• _Work instructions_
Output the lines of the listing below exactly, starting at the line containing "For more course tutorials visit" and stopping after the last line, with any pictures dropped.

+ + + +

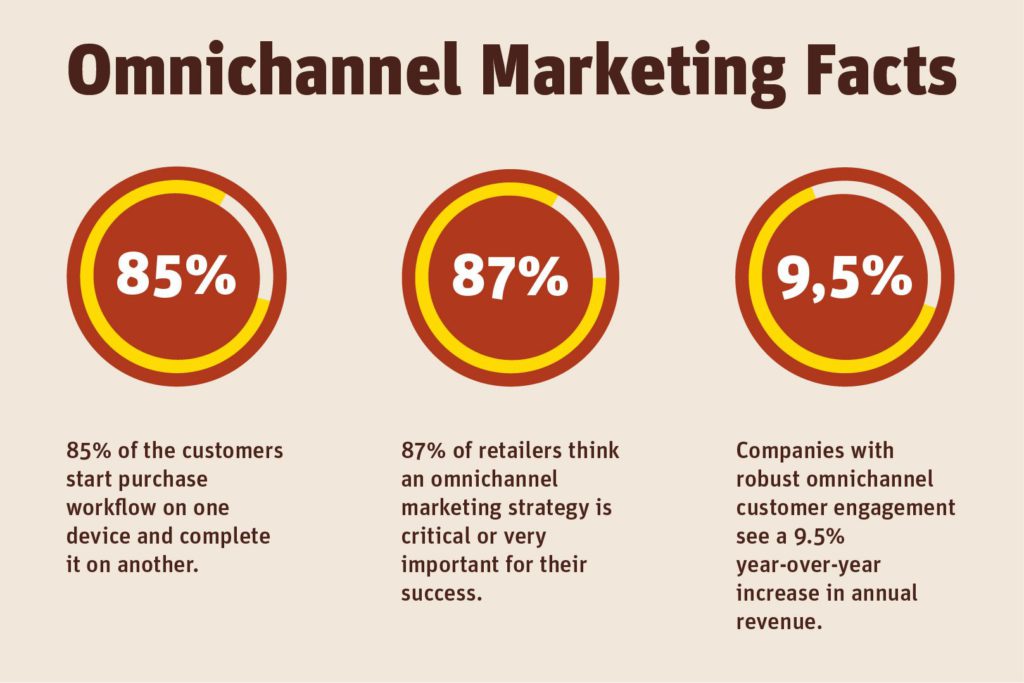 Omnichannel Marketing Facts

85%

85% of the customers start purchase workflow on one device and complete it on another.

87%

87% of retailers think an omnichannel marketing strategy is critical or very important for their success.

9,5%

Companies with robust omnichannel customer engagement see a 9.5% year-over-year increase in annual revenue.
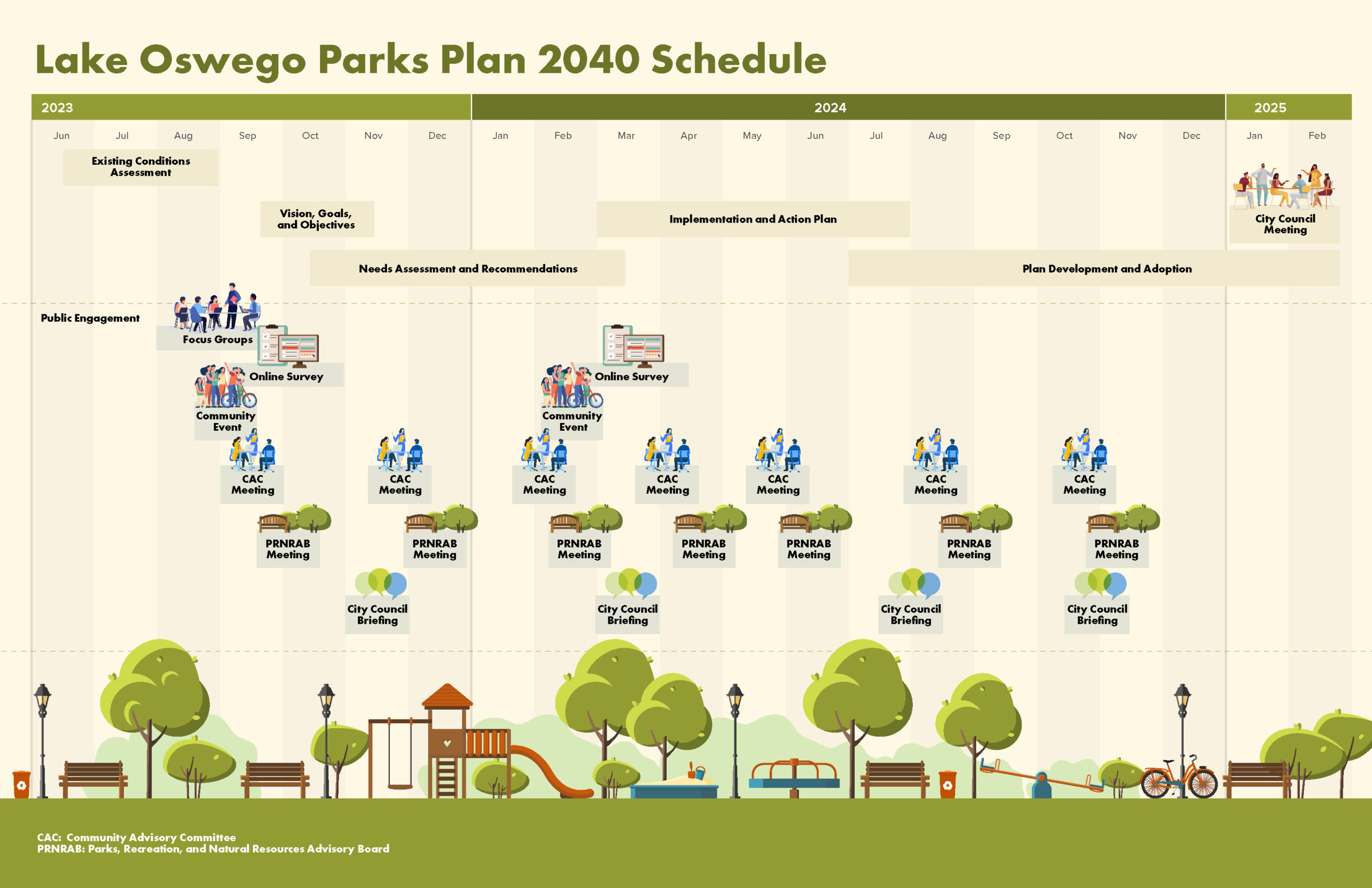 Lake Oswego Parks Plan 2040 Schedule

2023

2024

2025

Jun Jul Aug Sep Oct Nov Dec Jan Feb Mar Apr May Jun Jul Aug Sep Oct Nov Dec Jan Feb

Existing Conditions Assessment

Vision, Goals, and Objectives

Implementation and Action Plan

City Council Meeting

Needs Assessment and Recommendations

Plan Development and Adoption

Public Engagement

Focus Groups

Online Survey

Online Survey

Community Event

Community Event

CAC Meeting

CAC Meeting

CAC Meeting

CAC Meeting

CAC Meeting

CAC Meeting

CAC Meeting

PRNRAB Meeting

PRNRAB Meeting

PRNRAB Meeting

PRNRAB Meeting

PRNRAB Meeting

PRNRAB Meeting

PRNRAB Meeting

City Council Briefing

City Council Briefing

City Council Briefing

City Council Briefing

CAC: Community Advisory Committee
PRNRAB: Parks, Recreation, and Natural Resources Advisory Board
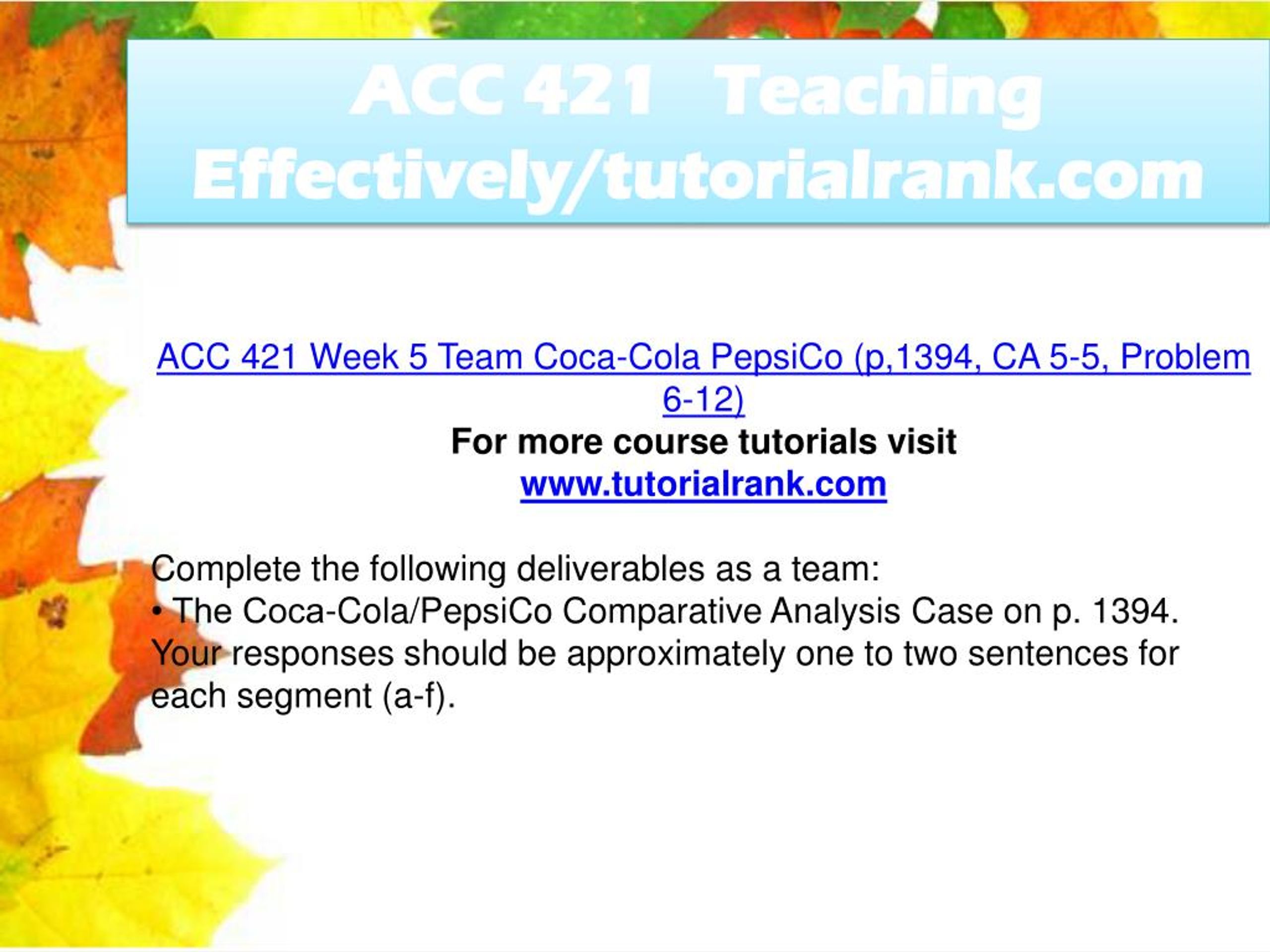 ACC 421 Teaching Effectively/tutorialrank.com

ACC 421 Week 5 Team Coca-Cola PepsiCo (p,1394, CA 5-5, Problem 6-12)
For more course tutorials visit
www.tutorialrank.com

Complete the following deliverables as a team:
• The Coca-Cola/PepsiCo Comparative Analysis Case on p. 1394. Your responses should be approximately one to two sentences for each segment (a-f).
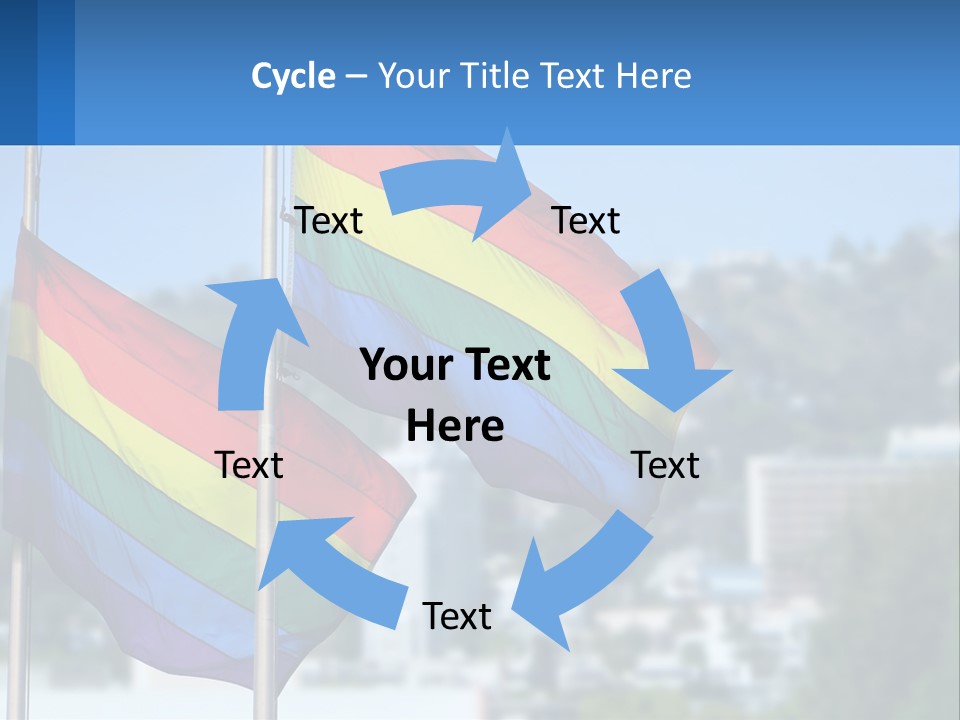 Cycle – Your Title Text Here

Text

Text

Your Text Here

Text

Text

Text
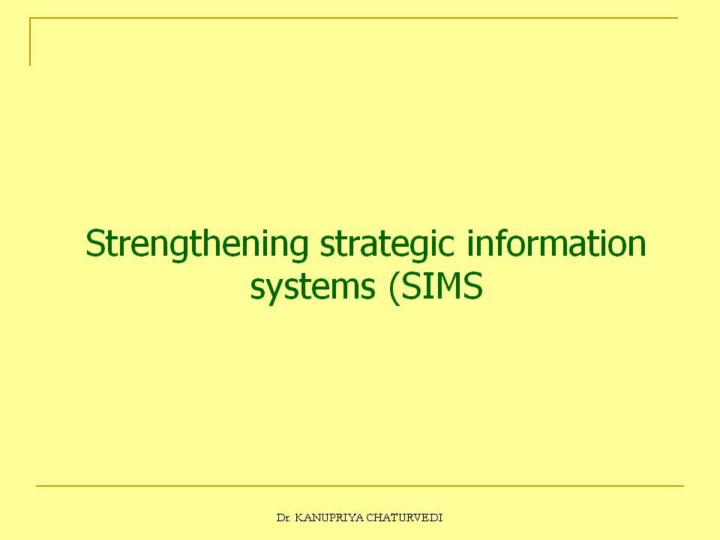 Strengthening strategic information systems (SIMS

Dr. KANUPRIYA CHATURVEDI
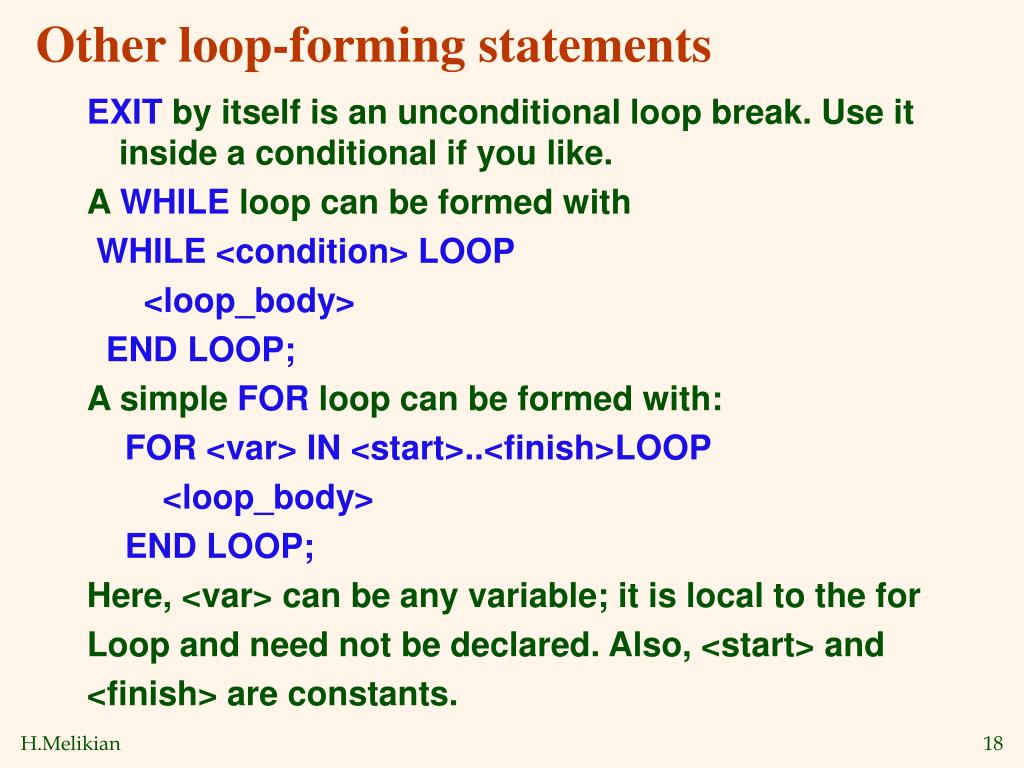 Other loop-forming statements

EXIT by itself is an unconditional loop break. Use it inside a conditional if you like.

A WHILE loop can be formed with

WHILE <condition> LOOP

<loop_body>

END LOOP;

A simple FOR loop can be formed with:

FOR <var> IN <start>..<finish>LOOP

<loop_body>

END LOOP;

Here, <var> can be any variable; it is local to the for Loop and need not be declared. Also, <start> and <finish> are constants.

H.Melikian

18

+ + + +

• _Response area_
For more course tutorials visit
www.tutorialrank.com

Complete the following deliverables as a team:
• The Coca-Cola/PepsiCo Comparative Analysis Case on p. 1394. Your responses should be approximately one to two sentences for each segment (a-f).
 Cycle – Your Title Text Here

Text

Text

Your Text Here

Text

Text

Text
 Strengthening strategic information systems (SIMS

Dr. KANUPRIYA CHATURVEDI
 Other loop-forming statements

EXIT by itself is an unconditional loop break. Use it inside a conditional if you like.

A WHILE loop can be formed with

WHILE <condition> LOOP

<loop_body>

END LOOP;

A simple FOR loop can be formed with:

FOR <var> IN <start>..<finish>LOOP

<loop_body>

END LOOP;

Here, <var> can be any variable; it is local to the for Loop and need not be declared. Also, <start> and <finish> are constants.

H.Melikian

18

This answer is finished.